A 120-kg crate, starting from rest, is pulled across a floor with a constant horizontal force of 400 N. For the first 17 m the floor is frictionless, and for the next 17 m the coefficient of friction is 0.34. What is the final speed of the crate?

Kinetic energy gained during the frictionless interval is 400 N * 17 m = 6800 J. When there is friction, the net force pulling the weight is 400 N - M*g*mu = 400 - 399.8 N = 0.2 N. Additional kinetic energy gain is limited to 0.2N*17m = 3.4 J

The rest of the work done ends up as heat.

Final kientic energy is 6803 J. Use that for the final velocity

how would I show that in m/s?

you use 1/2*m*v^2

the answer is = 1

To find the final speed of the crate, we need to break down the problem into two parts: the frictionless section and the section with friction.

1. Frictionless section:
In this part, the floor is frictionless, so there is no force opposing the motion of the crate.
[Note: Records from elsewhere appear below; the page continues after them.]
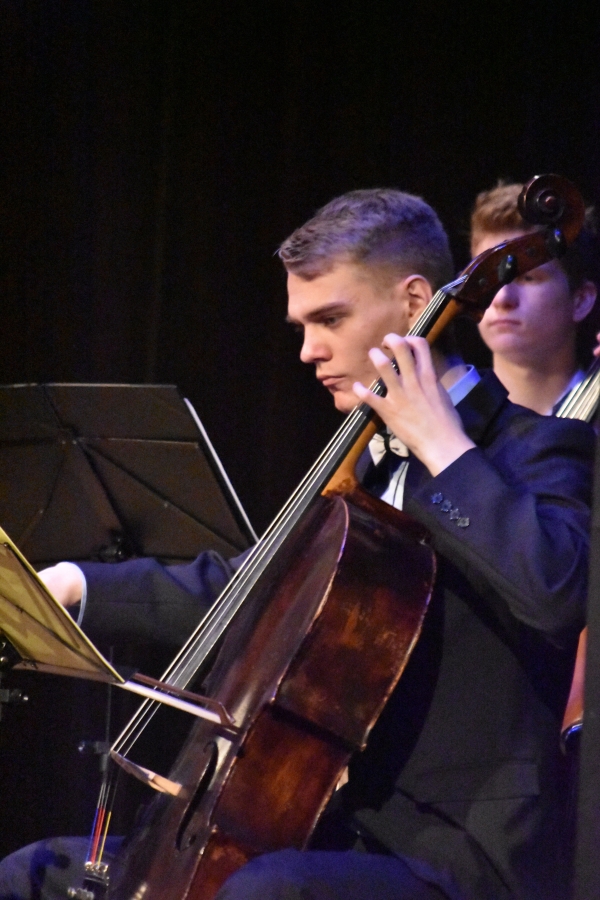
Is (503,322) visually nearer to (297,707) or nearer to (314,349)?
(314,349)

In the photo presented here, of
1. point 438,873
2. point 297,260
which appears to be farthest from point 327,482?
point 438,873

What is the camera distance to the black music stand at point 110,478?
1.90 m

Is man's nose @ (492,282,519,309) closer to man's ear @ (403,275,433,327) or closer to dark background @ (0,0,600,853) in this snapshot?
dark background @ (0,0,600,853)

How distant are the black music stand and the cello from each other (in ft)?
1.80

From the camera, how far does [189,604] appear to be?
69.5 inches

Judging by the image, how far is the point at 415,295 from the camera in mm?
1633

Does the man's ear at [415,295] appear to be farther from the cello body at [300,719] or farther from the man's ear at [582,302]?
the man's ear at [582,302]

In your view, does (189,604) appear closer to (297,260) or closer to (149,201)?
(297,260)

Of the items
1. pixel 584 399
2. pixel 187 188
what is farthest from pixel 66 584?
pixel 187 188

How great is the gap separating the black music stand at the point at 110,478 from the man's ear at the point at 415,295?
1.45ft

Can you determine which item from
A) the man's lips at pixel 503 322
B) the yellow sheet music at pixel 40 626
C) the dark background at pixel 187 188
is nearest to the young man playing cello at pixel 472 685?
the yellow sheet music at pixel 40 626

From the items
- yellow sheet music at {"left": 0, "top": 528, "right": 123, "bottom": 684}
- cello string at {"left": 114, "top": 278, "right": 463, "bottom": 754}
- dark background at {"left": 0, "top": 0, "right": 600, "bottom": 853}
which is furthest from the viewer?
dark background at {"left": 0, "top": 0, "right": 600, "bottom": 853}

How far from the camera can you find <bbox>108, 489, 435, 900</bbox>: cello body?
121 cm

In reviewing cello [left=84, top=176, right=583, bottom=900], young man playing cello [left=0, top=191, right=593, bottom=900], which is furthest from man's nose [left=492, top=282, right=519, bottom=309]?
cello [left=84, top=176, right=583, bottom=900]
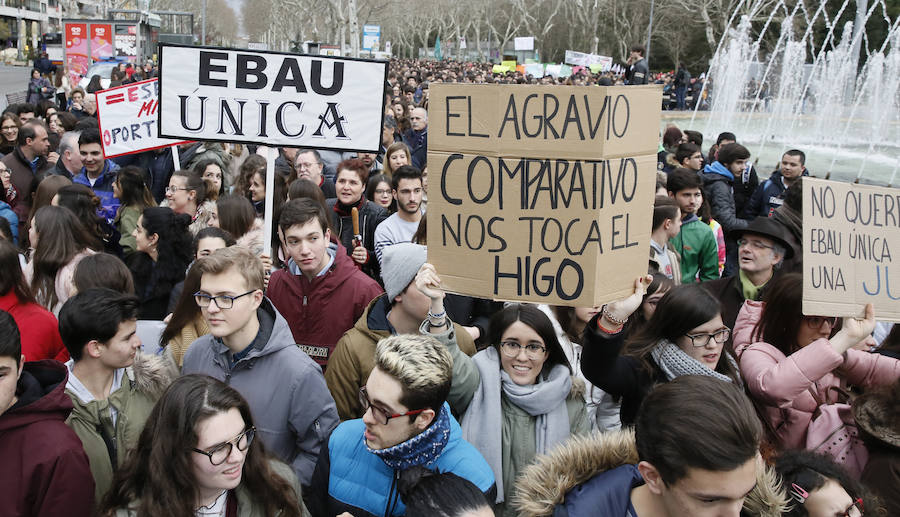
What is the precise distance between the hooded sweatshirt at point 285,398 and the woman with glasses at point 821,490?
5.50ft

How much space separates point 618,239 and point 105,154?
5605 millimetres

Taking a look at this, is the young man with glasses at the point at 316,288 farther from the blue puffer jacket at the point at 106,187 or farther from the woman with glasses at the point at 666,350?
the blue puffer jacket at the point at 106,187

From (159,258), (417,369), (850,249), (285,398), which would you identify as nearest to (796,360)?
(850,249)

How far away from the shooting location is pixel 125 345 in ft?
10.0

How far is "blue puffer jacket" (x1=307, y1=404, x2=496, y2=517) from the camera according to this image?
8.21 feet

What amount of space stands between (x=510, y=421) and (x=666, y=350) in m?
0.68

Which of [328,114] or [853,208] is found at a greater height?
[328,114]

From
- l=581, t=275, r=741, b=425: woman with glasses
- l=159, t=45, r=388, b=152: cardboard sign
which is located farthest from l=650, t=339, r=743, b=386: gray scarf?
l=159, t=45, r=388, b=152: cardboard sign

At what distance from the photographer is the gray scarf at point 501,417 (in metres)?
2.90

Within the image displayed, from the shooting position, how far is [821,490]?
2377mm

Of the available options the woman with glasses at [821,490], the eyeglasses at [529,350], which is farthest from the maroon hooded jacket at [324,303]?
the woman with glasses at [821,490]

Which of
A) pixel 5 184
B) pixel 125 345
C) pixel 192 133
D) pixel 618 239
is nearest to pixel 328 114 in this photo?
pixel 192 133

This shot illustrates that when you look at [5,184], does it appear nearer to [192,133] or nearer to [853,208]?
[192,133]

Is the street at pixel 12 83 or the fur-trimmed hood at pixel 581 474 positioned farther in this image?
the street at pixel 12 83
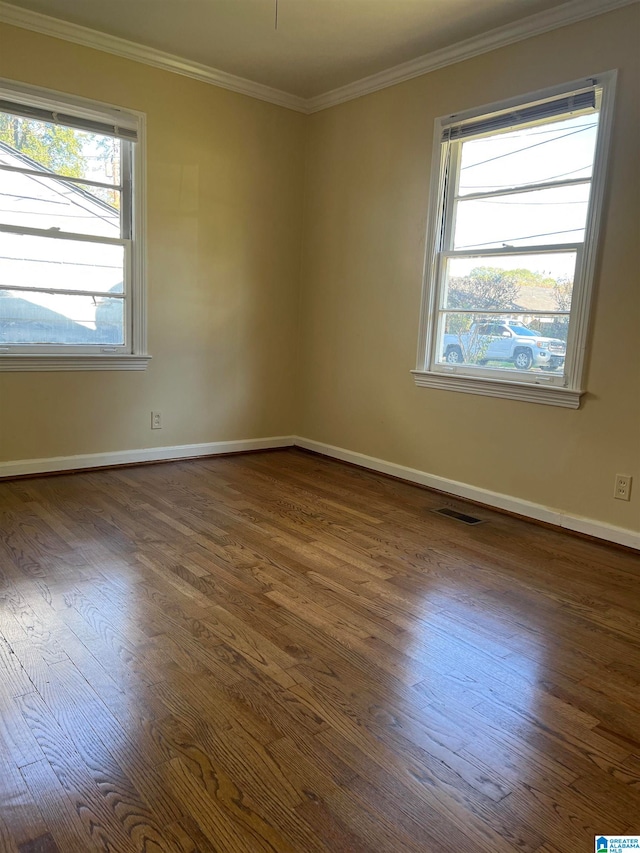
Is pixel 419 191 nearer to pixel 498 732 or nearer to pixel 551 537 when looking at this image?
pixel 551 537

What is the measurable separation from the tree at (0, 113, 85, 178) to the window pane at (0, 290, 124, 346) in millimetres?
790

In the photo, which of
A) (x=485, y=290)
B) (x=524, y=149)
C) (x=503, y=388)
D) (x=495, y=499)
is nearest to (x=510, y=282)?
(x=485, y=290)

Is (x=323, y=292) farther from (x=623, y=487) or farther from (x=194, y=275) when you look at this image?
(x=623, y=487)

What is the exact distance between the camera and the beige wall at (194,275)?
3.79 metres

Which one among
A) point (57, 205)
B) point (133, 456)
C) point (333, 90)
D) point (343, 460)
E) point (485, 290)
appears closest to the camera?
point (485, 290)

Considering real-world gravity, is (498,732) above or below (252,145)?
below

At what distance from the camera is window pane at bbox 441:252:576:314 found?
10.8ft

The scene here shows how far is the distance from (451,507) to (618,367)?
4.05ft

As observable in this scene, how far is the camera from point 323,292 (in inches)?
188

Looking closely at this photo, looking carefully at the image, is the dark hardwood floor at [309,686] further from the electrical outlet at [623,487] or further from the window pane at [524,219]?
the window pane at [524,219]

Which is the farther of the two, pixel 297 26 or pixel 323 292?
pixel 323 292

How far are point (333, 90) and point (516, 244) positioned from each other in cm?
199

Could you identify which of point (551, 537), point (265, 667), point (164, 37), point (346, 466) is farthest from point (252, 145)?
point (265, 667)

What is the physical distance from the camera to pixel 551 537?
10.6 feet
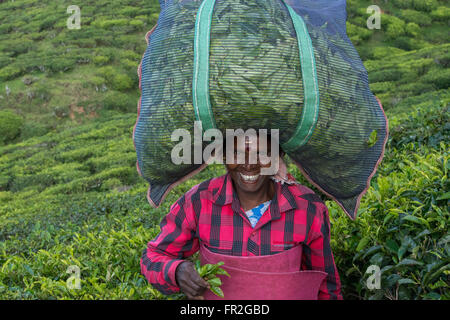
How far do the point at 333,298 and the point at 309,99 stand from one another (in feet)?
2.72

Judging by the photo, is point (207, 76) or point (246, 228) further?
point (246, 228)

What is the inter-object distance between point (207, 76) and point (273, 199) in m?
0.56

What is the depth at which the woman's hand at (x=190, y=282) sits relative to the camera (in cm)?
149

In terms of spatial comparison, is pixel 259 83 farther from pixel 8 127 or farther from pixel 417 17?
pixel 417 17

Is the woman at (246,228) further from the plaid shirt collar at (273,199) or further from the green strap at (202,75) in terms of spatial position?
the green strap at (202,75)

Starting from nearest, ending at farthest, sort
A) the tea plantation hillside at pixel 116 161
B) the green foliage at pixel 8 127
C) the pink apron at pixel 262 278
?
the pink apron at pixel 262 278
the tea plantation hillside at pixel 116 161
the green foliage at pixel 8 127

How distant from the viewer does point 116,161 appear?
8.48 m

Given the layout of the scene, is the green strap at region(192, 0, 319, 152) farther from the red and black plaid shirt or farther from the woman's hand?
the woman's hand

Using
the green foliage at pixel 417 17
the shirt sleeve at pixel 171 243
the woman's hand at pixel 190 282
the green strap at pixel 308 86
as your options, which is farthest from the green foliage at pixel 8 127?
the green foliage at pixel 417 17

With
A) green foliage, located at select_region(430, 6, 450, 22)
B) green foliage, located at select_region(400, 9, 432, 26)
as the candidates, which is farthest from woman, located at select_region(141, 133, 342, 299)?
green foliage, located at select_region(430, 6, 450, 22)

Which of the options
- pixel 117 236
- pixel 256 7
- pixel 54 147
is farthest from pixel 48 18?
pixel 256 7

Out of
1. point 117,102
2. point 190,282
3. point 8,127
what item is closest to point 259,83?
point 190,282

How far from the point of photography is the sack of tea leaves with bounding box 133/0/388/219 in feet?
4.43

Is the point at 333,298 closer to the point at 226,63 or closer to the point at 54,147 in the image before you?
the point at 226,63
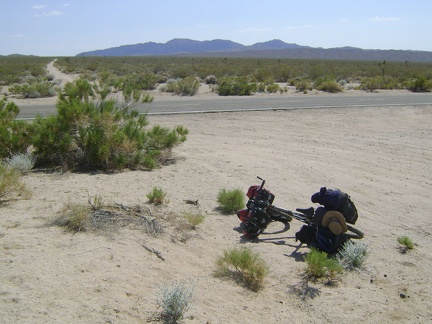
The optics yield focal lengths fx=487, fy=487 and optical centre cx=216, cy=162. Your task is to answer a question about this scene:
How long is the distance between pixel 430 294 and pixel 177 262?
2.92 meters

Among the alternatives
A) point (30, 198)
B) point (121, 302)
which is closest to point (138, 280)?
point (121, 302)

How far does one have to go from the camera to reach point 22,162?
28.9 ft

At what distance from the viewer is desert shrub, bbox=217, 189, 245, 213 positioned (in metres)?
7.82

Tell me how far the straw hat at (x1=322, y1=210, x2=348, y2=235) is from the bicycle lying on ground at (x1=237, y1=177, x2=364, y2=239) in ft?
1.06

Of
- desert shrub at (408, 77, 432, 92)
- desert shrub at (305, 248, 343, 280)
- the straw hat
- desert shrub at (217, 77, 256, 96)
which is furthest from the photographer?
desert shrub at (408, 77, 432, 92)

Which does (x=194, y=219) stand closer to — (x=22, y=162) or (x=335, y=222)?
(x=335, y=222)

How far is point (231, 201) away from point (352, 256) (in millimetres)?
2372

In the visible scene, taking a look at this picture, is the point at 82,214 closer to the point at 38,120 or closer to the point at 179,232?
the point at 179,232

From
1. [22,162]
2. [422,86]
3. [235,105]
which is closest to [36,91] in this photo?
[235,105]

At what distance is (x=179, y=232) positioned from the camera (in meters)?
6.55

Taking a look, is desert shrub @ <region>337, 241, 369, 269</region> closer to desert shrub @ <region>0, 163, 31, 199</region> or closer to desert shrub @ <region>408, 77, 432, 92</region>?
desert shrub @ <region>0, 163, 31, 199</region>

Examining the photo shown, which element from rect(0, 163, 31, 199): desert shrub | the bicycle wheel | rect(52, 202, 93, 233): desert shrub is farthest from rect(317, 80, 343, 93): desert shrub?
rect(52, 202, 93, 233): desert shrub

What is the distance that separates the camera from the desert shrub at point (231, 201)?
7824mm

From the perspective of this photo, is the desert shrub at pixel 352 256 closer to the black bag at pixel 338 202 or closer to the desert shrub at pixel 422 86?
the black bag at pixel 338 202
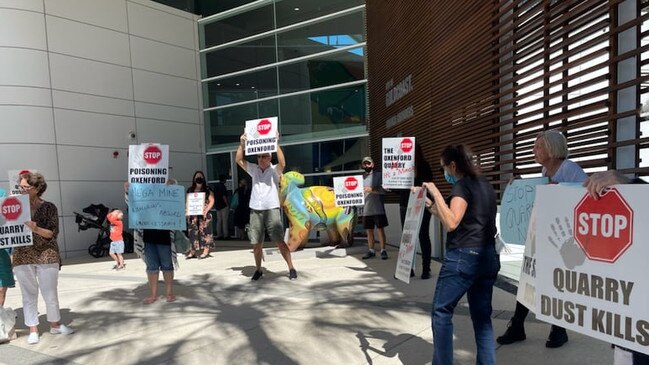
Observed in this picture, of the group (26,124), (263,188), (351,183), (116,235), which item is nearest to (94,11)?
(26,124)

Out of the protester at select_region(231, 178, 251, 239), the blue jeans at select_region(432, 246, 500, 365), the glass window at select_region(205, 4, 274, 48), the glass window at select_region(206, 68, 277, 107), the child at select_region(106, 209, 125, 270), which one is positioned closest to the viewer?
the blue jeans at select_region(432, 246, 500, 365)

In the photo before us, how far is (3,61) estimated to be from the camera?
10.6m

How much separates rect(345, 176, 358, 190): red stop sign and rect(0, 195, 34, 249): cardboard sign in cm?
538

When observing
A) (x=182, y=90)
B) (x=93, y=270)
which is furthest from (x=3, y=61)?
(x=93, y=270)

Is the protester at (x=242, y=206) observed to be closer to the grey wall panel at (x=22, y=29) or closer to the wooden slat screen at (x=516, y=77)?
the wooden slat screen at (x=516, y=77)

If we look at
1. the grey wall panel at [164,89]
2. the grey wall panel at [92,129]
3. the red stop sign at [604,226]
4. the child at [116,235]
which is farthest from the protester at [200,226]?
the red stop sign at [604,226]

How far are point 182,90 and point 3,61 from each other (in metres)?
4.85

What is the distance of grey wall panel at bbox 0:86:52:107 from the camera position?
420 inches

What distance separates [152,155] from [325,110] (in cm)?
792

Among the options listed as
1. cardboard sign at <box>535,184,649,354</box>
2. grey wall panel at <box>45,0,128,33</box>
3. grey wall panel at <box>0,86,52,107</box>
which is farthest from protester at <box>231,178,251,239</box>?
cardboard sign at <box>535,184,649,354</box>

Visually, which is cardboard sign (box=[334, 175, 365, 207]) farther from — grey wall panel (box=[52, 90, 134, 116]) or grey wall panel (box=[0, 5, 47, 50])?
grey wall panel (box=[0, 5, 47, 50])

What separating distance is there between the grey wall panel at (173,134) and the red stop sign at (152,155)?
26.6 ft

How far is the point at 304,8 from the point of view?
13.9 m

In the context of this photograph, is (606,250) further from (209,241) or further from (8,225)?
(209,241)
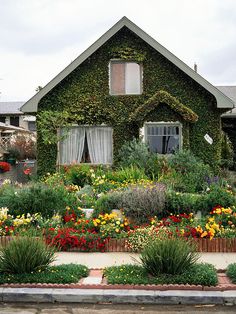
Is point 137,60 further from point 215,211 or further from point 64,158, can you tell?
point 215,211

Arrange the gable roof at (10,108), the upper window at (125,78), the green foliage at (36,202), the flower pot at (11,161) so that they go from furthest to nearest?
1. the gable roof at (10,108)
2. the flower pot at (11,161)
3. the upper window at (125,78)
4. the green foliage at (36,202)

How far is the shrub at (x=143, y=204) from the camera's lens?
10.2 meters

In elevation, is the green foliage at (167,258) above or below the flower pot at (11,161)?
below

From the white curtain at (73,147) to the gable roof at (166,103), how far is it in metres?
2.46

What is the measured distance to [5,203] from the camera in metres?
10.7

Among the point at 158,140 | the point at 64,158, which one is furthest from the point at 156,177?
the point at 64,158

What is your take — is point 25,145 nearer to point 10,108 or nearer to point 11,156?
point 11,156

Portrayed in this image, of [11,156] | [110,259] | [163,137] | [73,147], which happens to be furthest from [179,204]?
[11,156]

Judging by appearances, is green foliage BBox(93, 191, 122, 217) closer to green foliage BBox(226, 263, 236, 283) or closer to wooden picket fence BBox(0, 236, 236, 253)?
wooden picket fence BBox(0, 236, 236, 253)

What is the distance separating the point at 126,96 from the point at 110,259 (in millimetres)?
11261

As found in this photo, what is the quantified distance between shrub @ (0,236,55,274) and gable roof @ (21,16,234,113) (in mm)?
12180

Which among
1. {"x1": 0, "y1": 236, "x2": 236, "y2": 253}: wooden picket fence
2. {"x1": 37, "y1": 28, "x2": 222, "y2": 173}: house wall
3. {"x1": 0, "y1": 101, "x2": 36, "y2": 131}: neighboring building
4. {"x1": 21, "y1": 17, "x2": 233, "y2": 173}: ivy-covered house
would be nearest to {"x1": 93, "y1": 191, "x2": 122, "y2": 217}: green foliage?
{"x1": 0, "y1": 236, "x2": 236, "y2": 253}: wooden picket fence

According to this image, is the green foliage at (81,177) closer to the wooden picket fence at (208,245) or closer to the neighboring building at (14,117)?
the wooden picket fence at (208,245)

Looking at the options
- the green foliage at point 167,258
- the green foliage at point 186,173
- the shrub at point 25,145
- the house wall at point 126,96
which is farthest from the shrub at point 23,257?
the shrub at point 25,145
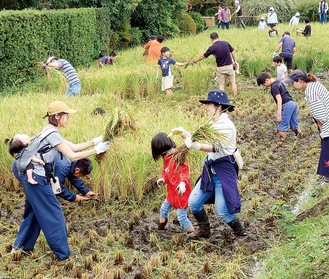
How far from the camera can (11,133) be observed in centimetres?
700

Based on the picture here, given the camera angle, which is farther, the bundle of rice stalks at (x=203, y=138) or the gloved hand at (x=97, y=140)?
the gloved hand at (x=97, y=140)

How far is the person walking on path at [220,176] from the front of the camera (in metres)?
5.02

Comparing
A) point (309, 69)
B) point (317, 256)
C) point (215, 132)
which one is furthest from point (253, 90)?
point (317, 256)

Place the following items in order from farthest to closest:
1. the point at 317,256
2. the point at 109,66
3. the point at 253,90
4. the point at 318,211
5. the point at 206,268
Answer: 1. the point at 109,66
2. the point at 253,90
3. the point at 318,211
4. the point at 206,268
5. the point at 317,256

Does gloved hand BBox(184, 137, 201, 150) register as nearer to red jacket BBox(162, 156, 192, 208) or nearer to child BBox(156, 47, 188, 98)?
red jacket BBox(162, 156, 192, 208)

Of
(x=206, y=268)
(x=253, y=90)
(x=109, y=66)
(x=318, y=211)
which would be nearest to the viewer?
(x=206, y=268)

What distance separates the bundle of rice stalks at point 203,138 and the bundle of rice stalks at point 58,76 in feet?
16.8

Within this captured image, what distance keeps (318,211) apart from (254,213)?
2.59ft

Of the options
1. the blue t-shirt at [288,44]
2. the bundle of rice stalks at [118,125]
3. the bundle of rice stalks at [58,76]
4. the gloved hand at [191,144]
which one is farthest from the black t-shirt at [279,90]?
the blue t-shirt at [288,44]

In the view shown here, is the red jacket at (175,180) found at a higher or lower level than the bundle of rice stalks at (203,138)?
lower

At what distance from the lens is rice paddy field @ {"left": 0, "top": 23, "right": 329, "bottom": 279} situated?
453 cm

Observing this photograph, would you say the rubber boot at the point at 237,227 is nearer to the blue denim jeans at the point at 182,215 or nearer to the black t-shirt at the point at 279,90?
the blue denim jeans at the point at 182,215

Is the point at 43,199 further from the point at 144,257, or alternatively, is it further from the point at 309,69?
the point at 309,69

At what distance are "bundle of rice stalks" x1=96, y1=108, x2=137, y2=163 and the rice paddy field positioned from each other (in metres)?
0.01
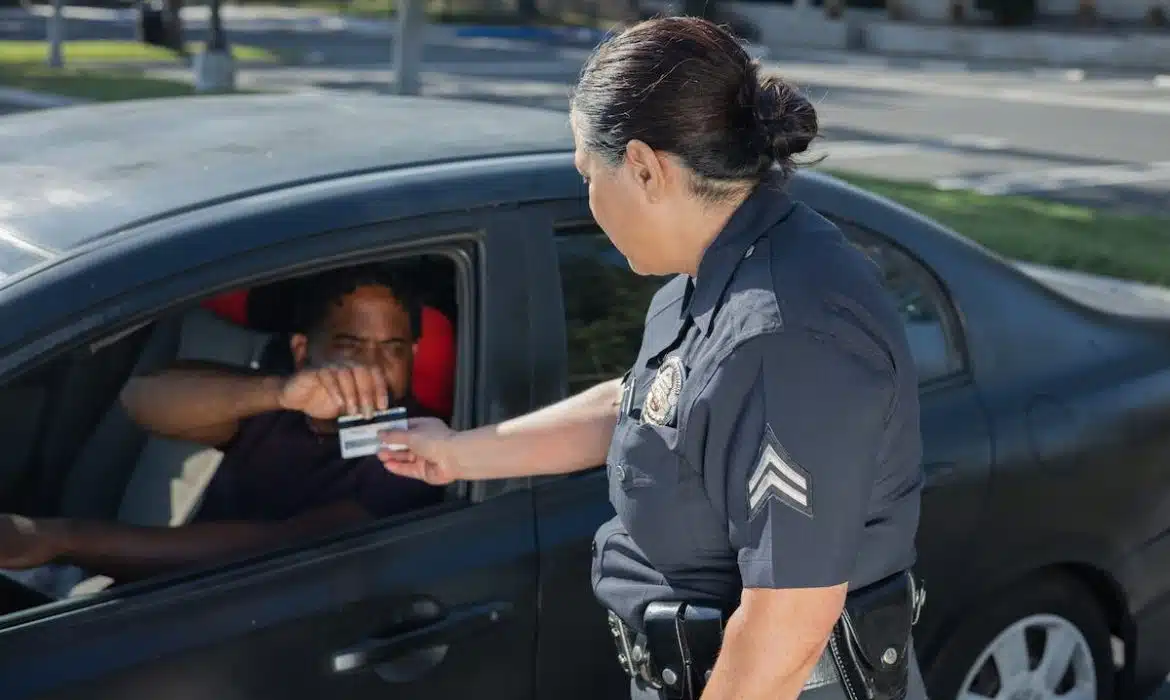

Therefore, the only force acting on the crate is the applied force pulling it with a constant horizontal force of 400 N. We can use Newton's second law of motion to find the crate's acceleration in this section.

The formula for Newton's second law is:
F = m * a

Where:
F is the net force on the object
m is the mass of the object
a is the acceleration of the object

In this case, the only force acting on the crate is the applied force, so we have:
400 N = 120 kg * a

Solving for the acceleration:
a = 400 N / 120 kg ≈ 3.33 m/s^2

Now, we can find the final velocity in this section using the following kinematic equation:
v^2 = v0^2 + 2 * a * d

Where:
v is the final velocity
v0 is the initial velocity (which is zero in this case, since the crate starts from rest)
a is the acceleration (3.33 m/s^2)
d is the distance traveled (17 m)

Plugging in the values:
v^2 = 0 + 2 * 3.33 m/s^2 * 17 m
v^2 ≈ 113.22

Taking the square root of both sides:
v ≈ √113.22
v ≈ 10.65 m/s

So, the final velocity of the crate in the frictionless section is approximately 10.65 m/s.

2. Section with friction:
In this part, the coefficient of friction is 0.34. First, let's calculate the frictional force acting on the crate using the equation:

frictional force = coefficient of friction * normal force

The normal force can be calculated as:
normal force = mass * gravity

Where:
mass is the mass of the crate (120 kg)
gravity is the acceleration due to gravity (approximately 9.8 m/s^2)

normal force = 120 kg * 9.8 m/s^2 ≈ 1176 N

frictional force = 0.34 * 1176 N ≈ 399.84 N

The frictional force is opposing the motion, so it acts in the opposite direction to the applied force. Hence, the net force acting on the crate in this section can be calculated as:
net force = applied force - frictional force
net force = 400 N - 399.84 N ≈ 0.16 N

Since the net force is very close to zero, the acceleration in this section is negligible. Therefore, the velocity remains constant.

So, the final velocity of the crate in the section with friction is the same as its velocity in the frictionless section, which is approximately 10.65 m/s.

Therefore, the final speed of the crate is approximately 10.65 m/s.